* _読解用本文_

+++

冠動脈過収縮反応ブタで、冠攣縮性狭心症の病態解明を目指す
東北大学は9月14日、低出力パルス波超音波(low-intensity pulsed ultrasound:LIPUS)が、冠動脈外膜のリンパ管新生を促進し、抗炎症効果を発揮することで治療効果をもたらすことを、冠攣縮のブタモデルを用いた検討により明らかにしたと発表した。この研究は、同大大学院医学系研究科循環器内科学分野の下川宏明客員教授、安田聡教授、松本泰治前講師、進藤智彦講師、西宮健介助教、渡辺翼医師らの研究グループによるもの。研究成果は、「PLOS ONE」にオンライン掲載されている。
画像はリリースより
冠攣縮性狭心症は繰り返す胸痛発作や突然死の原因となることが知られている。研究グループは、冠攣縮性狭心症の動物モデル(冠動脈過収縮反応ブタ)を用いて、冠攣縮性狭心症の病態解明を行ってきた。この動物モデルでは、冠攣縮部位の冠動脈外膜に炎症細胞や炎症性サイトカインの集積が観察され、また炎症との関連が示されている血管周囲を取り巻く栄養血管の増生、脂肪細胞の肥大化などの変化が生じていることを確認している。これまでの研究で、心臓リンパ管を縛ってリンパ液の流れを滞らせると、この炎症性変化が悪化、引いては収縮反応を増強させることを明らかにしてきた。
しかし、この冠動脈外膜の炎症に対する直接的な治療介入は、現行の治療では極めて困難だった。これまで、下川客員教授らの研究グループは、LIPUS治療が血管を弛緩させる効果のある一酸化窒素を合成する酵素の一つである内皮型NO合成酵素(eNOS)の発現を上昇させたり、血管の新生を誘導したりすることを明らかにしてきた。今回、研究グループは、LIPUS治療がリンパ管新生を介した抗炎症効果をもたらし、冠攣縮反応を抑制することを明らかにした。
ステント留置後LIPUS治療群、未治療群に比し冠動脈過収縮反応が有意に弱く
今回の研究では、LIPUS治療が冠動脈に対する抗炎症効果をもたらすのではないかとの着想の元、冠動脈に局所的な炎症を作成することによる冠動脈過収縮反応ブタモデル(冠動脈に薬剤溶出性ステントを留置することでステント両端部位に炎症を惹起させる)を用いて治療効果を検討した。その結果、ステント留置後にLIPUS治療を受けた群では、未治療群に比し、冠動脈過収縮反応が有意に弱くなっていることを認めた。

+++

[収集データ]
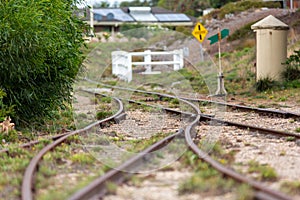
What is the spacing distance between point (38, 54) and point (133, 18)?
68.4 metres

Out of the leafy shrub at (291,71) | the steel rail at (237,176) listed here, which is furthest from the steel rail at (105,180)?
the leafy shrub at (291,71)

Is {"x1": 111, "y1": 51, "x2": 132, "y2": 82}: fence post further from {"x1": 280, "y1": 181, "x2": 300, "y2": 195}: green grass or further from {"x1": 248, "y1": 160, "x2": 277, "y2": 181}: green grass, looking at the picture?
{"x1": 280, "y1": 181, "x2": 300, "y2": 195}: green grass

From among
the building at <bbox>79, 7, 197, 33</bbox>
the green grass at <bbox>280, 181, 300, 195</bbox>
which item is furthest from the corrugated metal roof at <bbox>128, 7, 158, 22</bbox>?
the green grass at <bbox>280, 181, 300, 195</bbox>

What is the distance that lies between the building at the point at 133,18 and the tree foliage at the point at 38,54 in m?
53.6

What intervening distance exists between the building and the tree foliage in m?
53.6

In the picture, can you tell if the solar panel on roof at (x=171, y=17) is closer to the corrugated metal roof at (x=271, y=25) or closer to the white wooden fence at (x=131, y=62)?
the white wooden fence at (x=131, y=62)

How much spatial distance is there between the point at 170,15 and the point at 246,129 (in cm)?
6889

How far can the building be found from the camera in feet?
226

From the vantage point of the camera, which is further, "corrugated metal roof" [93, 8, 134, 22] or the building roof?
"corrugated metal roof" [93, 8, 134, 22]

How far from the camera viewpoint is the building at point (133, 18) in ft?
226

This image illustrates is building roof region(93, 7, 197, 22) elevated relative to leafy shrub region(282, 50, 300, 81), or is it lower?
elevated

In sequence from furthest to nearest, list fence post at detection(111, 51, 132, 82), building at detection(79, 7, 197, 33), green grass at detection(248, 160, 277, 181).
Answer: building at detection(79, 7, 197, 33) < fence post at detection(111, 51, 132, 82) < green grass at detection(248, 160, 277, 181)

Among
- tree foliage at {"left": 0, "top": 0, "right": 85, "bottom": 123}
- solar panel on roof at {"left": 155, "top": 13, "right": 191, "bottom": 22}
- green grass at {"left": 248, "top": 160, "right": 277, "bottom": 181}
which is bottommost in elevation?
green grass at {"left": 248, "top": 160, "right": 277, "bottom": 181}

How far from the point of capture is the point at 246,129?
10.0m
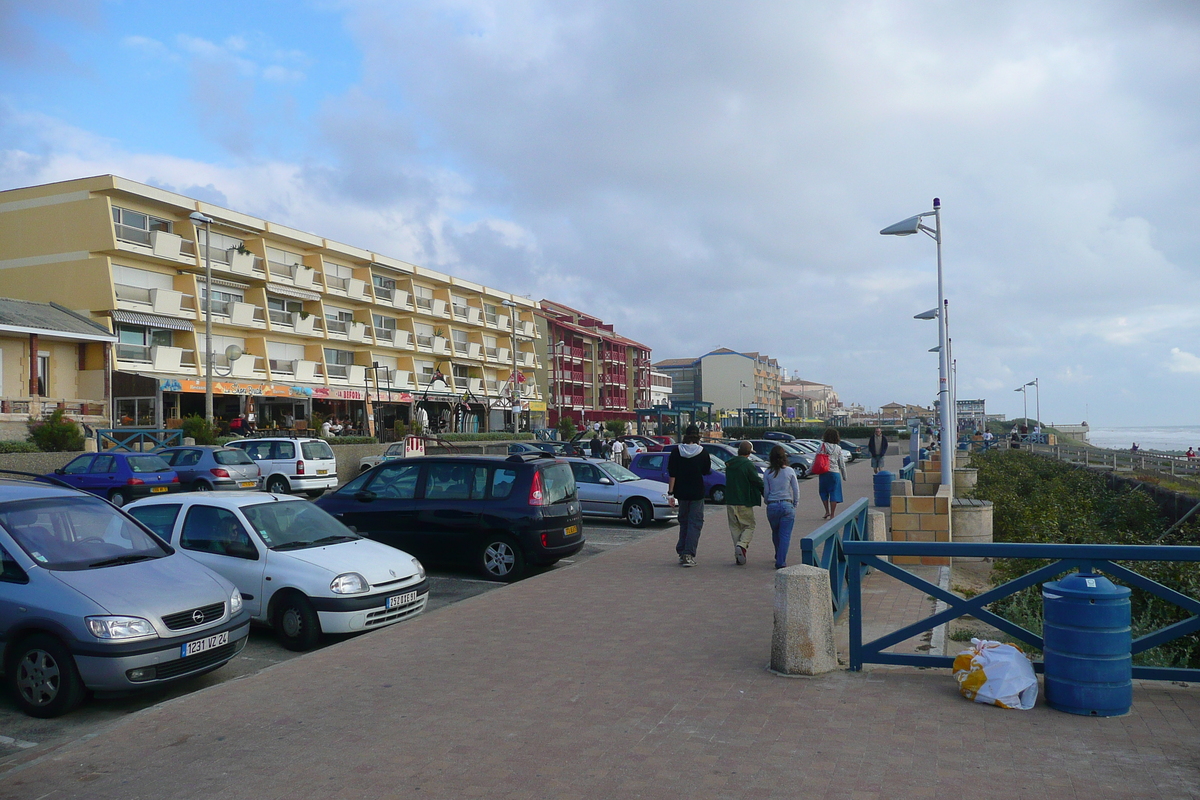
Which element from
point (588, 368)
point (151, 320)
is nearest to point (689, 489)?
point (151, 320)

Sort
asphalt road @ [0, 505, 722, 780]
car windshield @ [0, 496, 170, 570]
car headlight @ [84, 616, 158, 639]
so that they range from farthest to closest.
Answer: car windshield @ [0, 496, 170, 570] < car headlight @ [84, 616, 158, 639] < asphalt road @ [0, 505, 722, 780]

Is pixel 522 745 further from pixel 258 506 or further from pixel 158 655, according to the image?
pixel 258 506

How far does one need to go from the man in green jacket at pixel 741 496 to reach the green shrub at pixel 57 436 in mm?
20675

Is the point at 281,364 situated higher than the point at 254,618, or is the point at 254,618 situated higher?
the point at 281,364

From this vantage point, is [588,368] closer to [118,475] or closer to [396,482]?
[118,475]

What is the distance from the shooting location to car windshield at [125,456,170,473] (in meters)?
19.1

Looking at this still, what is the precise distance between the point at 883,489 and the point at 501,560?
1117 centimetres

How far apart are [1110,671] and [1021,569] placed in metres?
6.23

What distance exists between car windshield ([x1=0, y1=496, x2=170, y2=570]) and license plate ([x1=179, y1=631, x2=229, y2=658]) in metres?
0.94

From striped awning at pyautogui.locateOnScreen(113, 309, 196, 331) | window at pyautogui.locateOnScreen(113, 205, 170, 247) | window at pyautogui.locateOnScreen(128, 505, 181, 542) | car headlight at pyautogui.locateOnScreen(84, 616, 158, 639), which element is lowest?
car headlight at pyautogui.locateOnScreen(84, 616, 158, 639)

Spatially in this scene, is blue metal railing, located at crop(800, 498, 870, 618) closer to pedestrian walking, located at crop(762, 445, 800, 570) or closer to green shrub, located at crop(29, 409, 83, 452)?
pedestrian walking, located at crop(762, 445, 800, 570)

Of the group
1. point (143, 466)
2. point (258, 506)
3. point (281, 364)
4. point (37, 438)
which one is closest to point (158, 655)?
point (258, 506)

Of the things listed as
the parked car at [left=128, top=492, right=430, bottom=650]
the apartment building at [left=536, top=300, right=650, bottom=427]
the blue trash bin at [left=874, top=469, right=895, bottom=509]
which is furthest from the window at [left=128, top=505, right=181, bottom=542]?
the apartment building at [left=536, top=300, right=650, bottom=427]

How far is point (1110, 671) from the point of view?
4.84 meters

+++

* _演習問題_
a. 冠攣縮性狭心症の記事から、「ステント留置後LIPUS治療群、未治療群に比し冠動脈過収縮反応が有意に弱く」から「弱くなっていることを認めた。」までを、両端を含めて一字一句たがえずに引用してください。
b. 冠攣縮性狭心症の記事によると、研究成果はどの学術誌にオンライン掲載されていますか。
c. 冠攣縮性狭心症の記事の最後の文の後から、続きを書いてください。
これらの記録は本文の内容とは関係がありません。

* _解答一覧_
a.
ステント留置後LIPUS治療群、未治療群に比し冠動脈過収縮反応が有意に弱く
今回の研究では、LIPUS治療が冠動脈に対する抗炎症効果をもたらすのではないかとの着想の元、冠動脈に局所的な炎症を作成することによる冠動脈過収縮反応ブタモデル(冠動脈に薬剤溶出性ステントを留置することでステント両端部位に炎症を惹起させる)を用いて治療効果を検討した。その結果、ステント留置後にLIPUS治療を受けた群では、未治療群に比し、冠動脈過収縮反応が有意に弱くなっていることを認めた。

b. 「PLOS ONE」です。

c.
また、病理学的検討において、LIPUS治療群における炎症性サイトカインの減少、冠動脈過収縮反応の重要分子であるRho-kinase活性の低下が観察された。
LIPUS治療によるeNOS増加、リンパ管新生因子誘導でリンパ管機能亢進、結果的に炎症細胞など排除
LIPUS治療の作用機序を検討した結果、心臓リンパ管の機能が亢進していることを生体内で確認し、組織学的検討においても、eNOS発現の増強、リンパ管新生因子の増加、リンパ管密度の増加が観察された。
以上の結果から、LIPUS治療によるeNOSの増加によりリンパ管新生因子が誘導され、リンパ管が新生することでリンパ管機能が亢進し、結果的に炎症細胞や炎症性サイトカインが排除されたことで、LIPUS治療は抗炎症・抗冠攣縮効果を示したことが推察された。
動脈硬化や血管炎など炎症関与の心血管疾患にも有効な可能性
今回の一連の実験結果から、炎症組織において、LIPUS治療は、eNOSの活性化を介してリンパ管新生を促進し、リンパ管の機能を増強することで抗炎症効果をもたらすことが初めて示された。
LIPUS治療によるリンパ管新生の促進作用は、冠攣縮性狭心症だけでなく、動脈硬化や血管炎、動脈瘤などの炎症が関与する心血管疾患に対しても有効である可能性がある。LIPUS治療は、今までにない低侵襲性の治療法として今後の適応拡大が期待される、と研究グループは述べている。